All lines from the one containing "Joka world of tanks tiimi" down to the one containing "Bombardier Challenger 605 Cutaway Poster", both ends included, are to be given again exactly; omit the rest of the listing below.

— Recorded information —
◇ ◇ ◇ ◇ ◇ ◇ ◇
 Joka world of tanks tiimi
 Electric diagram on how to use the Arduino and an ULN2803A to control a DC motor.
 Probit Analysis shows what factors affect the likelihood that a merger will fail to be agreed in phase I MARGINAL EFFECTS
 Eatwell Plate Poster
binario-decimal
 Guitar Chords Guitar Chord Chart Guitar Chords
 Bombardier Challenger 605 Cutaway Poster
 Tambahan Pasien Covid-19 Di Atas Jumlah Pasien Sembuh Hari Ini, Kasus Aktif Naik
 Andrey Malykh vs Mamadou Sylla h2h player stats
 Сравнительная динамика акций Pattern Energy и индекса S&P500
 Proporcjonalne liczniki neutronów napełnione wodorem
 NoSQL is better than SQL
◇ ◇ ◇ ◇ ◇ ◇ ◇
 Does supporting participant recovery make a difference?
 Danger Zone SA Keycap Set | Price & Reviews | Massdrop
◇ ◇ ◇ ◇ ◇ ◇ ◇
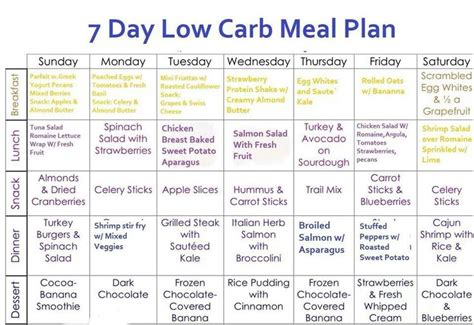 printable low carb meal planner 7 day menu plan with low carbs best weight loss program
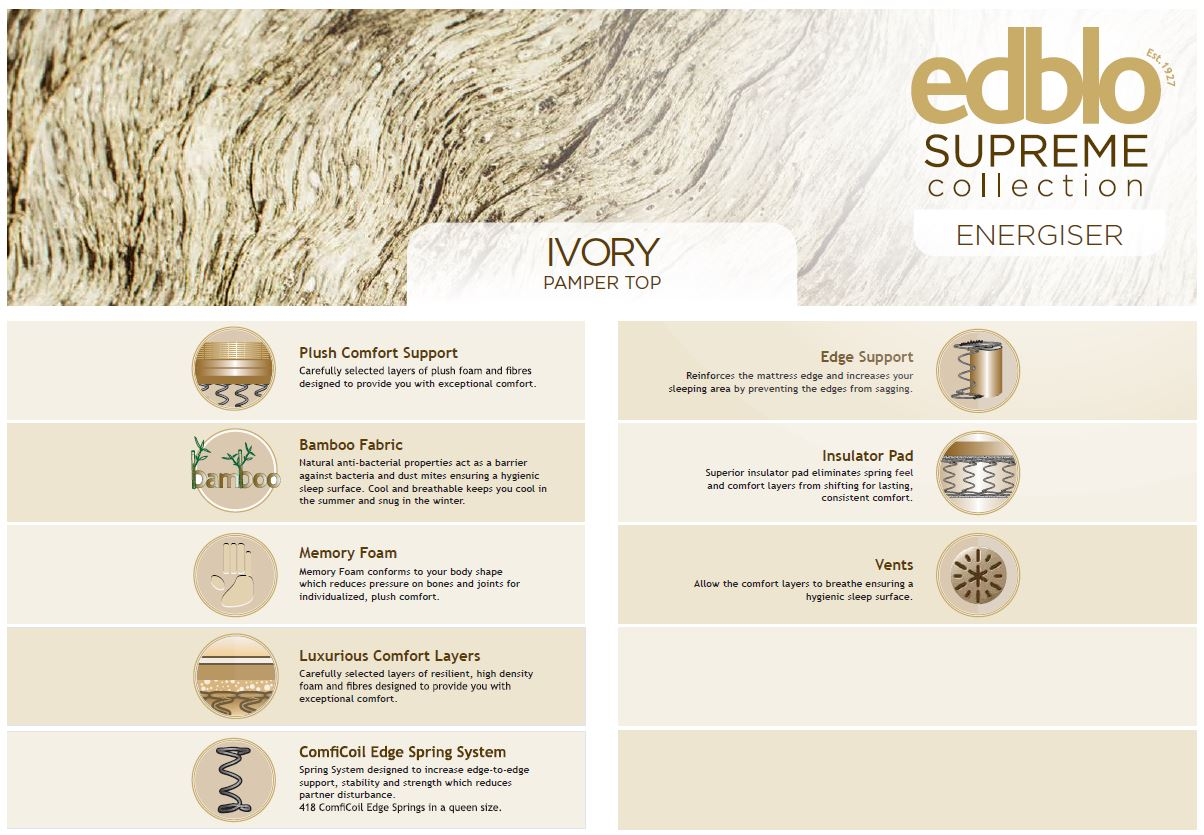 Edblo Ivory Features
◇ ◇ ◇ ◇ ◇ ◇ ◇
— Reply to the task —
 Joka world of tanks tiimi
 Electric diagram on how to use the Arduino and an ULN2803A to control a DC motor.
 Probit Analysis shows what factors affect the likelihood that a merger will fail to be agreed in phase I MARGINAL EFFECTS
 Eatwell Plate Poster
binario-decimal
 Guitar Chords Guitar Chord Chart Guitar Chords
 Bombardier Challenger 605 Cutaway Poster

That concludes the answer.